[Footnote E: Studies in Religion, p. 189. Works Vol. IX.]
2. Revelation Presents a Personal Deity as the Object of Man's Faith and Worship: The Old Testament's revelation of God presents him to the world most emphatically as a personal being. "God is referred to as Almighty, All-Wise, All-Holy, the Eternal Creator, Sustainer, and Moral Governor of the universe. He is represented as entering into special relations with his highest creature, man, who is created in his image, after his likeness,[A] to be his vicegerent on earth,[B] and to increase in sympathy and fellowship with himself."[C]
[Footnote A: Gen. 1:26, 27.]
[Footnote B: Gen. 1:26-28.]
[Footnote C: "Belief in God"—Drummelow Bible Commentary, p. 49. See also The Index in both the Oxford and Cambridge Teacher's Bible Helps, under "God" and especially under the subdivision of "Attributes" in the former.]
"When we sum up the impressions and teachings about the God of the ancient Hebrews," says Professor Francis Brown, of Union Theological seminary, "the general result is very definite. We find a personal Being of great majesty, dignity and power, the Creator and Ruler of men, a being of holiness and transcendence; a being of righteousness, who promotes righteousness in others and punishes every breach of it; whose government is a moral government and from whose decisions there is no appeal; a being of kindness, tenderness and helpfulness, with gracious care for those who confide in him, whose plans are at length to be worked out and his desires realized in the unity of men under his benevolent sway amid the exhibition of the divine glories of righteousness and universal peace."[A]
[Footnote A: The passage is from "The Christian Point of View"—1902—Prof. Brown's passage represents only that view of God revealed in the Old Testament that he asserts is not inconsistent with the New. For he immediately adds to the above paragraph: "With every stroke of this drawing the New Testament picture is in accord. To this extent the spirit and teaching of Jesus Christ indorses the older revelation." (Ibid above).
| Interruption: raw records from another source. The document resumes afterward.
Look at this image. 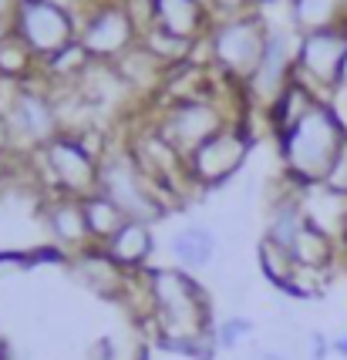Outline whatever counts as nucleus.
<instances>
[{
    "instance_id": "nucleus-2",
    "label": "nucleus",
    "mask_w": 347,
    "mask_h": 360,
    "mask_svg": "<svg viewBox=\"0 0 347 360\" xmlns=\"http://www.w3.org/2000/svg\"><path fill=\"white\" fill-rule=\"evenodd\" d=\"M243 158V141L229 139V135H213L203 145H196L192 152V169L203 175L206 182H220L233 172Z\"/></svg>"
},
{
    "instance_id": "nucleus-3",
    "label": "nucleus",
    "mask_w": 347,
    "mask_h": 360,
    "mask_svg": "<svg viewBox=\"0 0 347 360\" xmlns=\"http://www.w3.org/2000/svg\"><path fill=\"white\" fill-rule=\"evenodd\" d=\"M172 256L186 269H199L216 256V236L206 226H186L172 236Z\"/></svg>"
},
{
    "instance_id": "nucleus-10",
    "label": "nucleus",
    "mask_w": 347,
    "mask_h": 360,
    "mask_svg": "<svg viewBox=\"0 0 347 360\" xmlns=\"http://www.w3.org/2000/svg\"><path fill=\"white\" fill-rule=\"evenodd\" d=\"M263 360H286V357H280V354H263Z\"/></svg>"
},
{
    "instance_id": "nucleus-1",
    "label": "nucleus",
    "mask_w": 347,
    "mask_h": 360,
    "mask_svg": "<svg viewBox=\"0 0 347 360\" xmlns=\"http://www.w3.org/2000/svg\"><path fill=\"white\" fill-rule=\"evenodd\" d=\"M344 148H347V135L331 111L303 115L286 135V158L307 182H317V179L327 182L334 162L341 158Z\"/></svg>"
},
{
    "instance_id": "nucleus-4",
    "label": "nucleus",
    "mask_w": 347,
    "mask_h": 360,
    "mask_svg": "<svg viewBox=\"0 0 347 360\" xmlns=\"http://www.w3.org/2000/svg\"><path fill=\"white\" fill-rule=\"evenodd\" d=\"M152 250V236L145 229V222L139 219H125V226L108 239V256L111 263H122V266H135L142 263Z\"/></svg>"
},
{
    "instance_id": "nucleus-9",
    "label": "nucleus",
    "mask_w": 347,
    "mask_h": 360,
    "mask_svg": "<svg viewBox=\"0 0 347 360\" xmlns=\"http://www.w3.org/2000/svg\"><path fill=\"white\" fill-rule=\"evenodd\" d=\"M331 347H334V354H337V357L347 360V333H341V337H334Z\"/></svg>"
},
{
    "instance_id": "nucleus-11",
    "label": "nucleus",
    "mask_w": 347,
    "mask_h": 360,
    "mask_svg": "<svg viewBox=\"0 0 347 360\" xmlns=\"http://www.w3.org/2000/svg\"><path fill=\"white\" fill-rule=\"evenodd\" d=\"M0 360H4V354H0Z\"/></svg>"
},
{
    "instance_id": "nucleus-8",
    "label": "nucleus",
    "mask_w": 347,
    "mask_h": 360,
    "mask_svg": "<svg viewBox=\"0 0 347 360\" xmlns=\"http://www.w3.org/2000/svg\"><path fill=\"white\" fill-rule=\"evenodd\" d=\"M334 354L331 340L324 333H310V360H327Z\"/></svg>"
},
{
    "instance_id": "nucleus-7",
    "label": "nucleus",
    "mask_w": 347,
    "mask_h": 360,
    "mask_svg": "<svg viewBox=\"0 0 347 360\" xmlns=\"http://www.w3.org/2000/svg\"><path fill=\"white\" fill-rule=\"evenodd\" d=\"M253 333V320L246 316H229V320H222V327L216 330V344L226 347V350H233L239 340H246Z\"/></svg>"
},
{
    "instance_id": "nucleus-5",
    "label": "nucleus",
    "mask_w": 347,
    "mask_h": 360,
    "mask_svg": "<svg viewBox=\"0 0 347 360\" xmlns=\"http://www.w3.org/2000/svg\"><path fill=\"white\" fill-rule=\"evenodd\" d=\"M84 209V222H88V236H98V239H105L108 243L111 236L118 233L122 226H125V212L118 209V205L111 202L108 195H92L88 202L81 205Z\"/></svg>"
},
{
    "instance_id": "nucleus-6",
    "label": "nucleus",
    "mask_w": 347,
    "mask_h": 360,
    "mask_svg": "<svg viewBox=\"0 0 347 360\" xmlns=\"http://www.w3.org/2000/svg\"><path fill=\"white\" fill-rule=\"evenodd\" d=\"M54 165H58V175H61L64 186L78 188V186H84V182H92V158H88V152H84V148L71 145V141L58 145Z\"/></svg>"
}]
</instances>
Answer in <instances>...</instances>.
He then proceeds to show that some conceptions of God presented in the Old Testament, as he apprehends them, are not in harmony with the New Testament. I use the passage from Professor Brown, merely to show that other believers in the Old and New Testament revelation of God, as well as the Latter-day Saints, regard those revelations as presenting God to human consciousness as a personal being.]
If anything was lacking in the Old Testament revelation of God as a personal being, in closest relationship to man, then assuredly it would be supplied in the New Testament revelation of God through the person and character of Jesus Christ. For in the New Testament, in the most emphatic manner, the Christ is represented as "God manifested in the flesh."[A] He, under the direction of the Father, is Creator of the world; he is the brightness of the Father's glory; "and the express image" of the Father's person.[B] He so completely represented the Father that he declared that those who had seen him had seen the Father;[C] also after his resurrection he declared that all power in heaven and in earth had been given unto him, and in the full glory of that God-Power he sent forth his disciples to teach all nations and to baptize them in the name of the distinct persons of the God-head.[D] All that Jesus was and is, God is; for the Christ was God manifested in the flesh. Emphatically God is revealed as a personal being.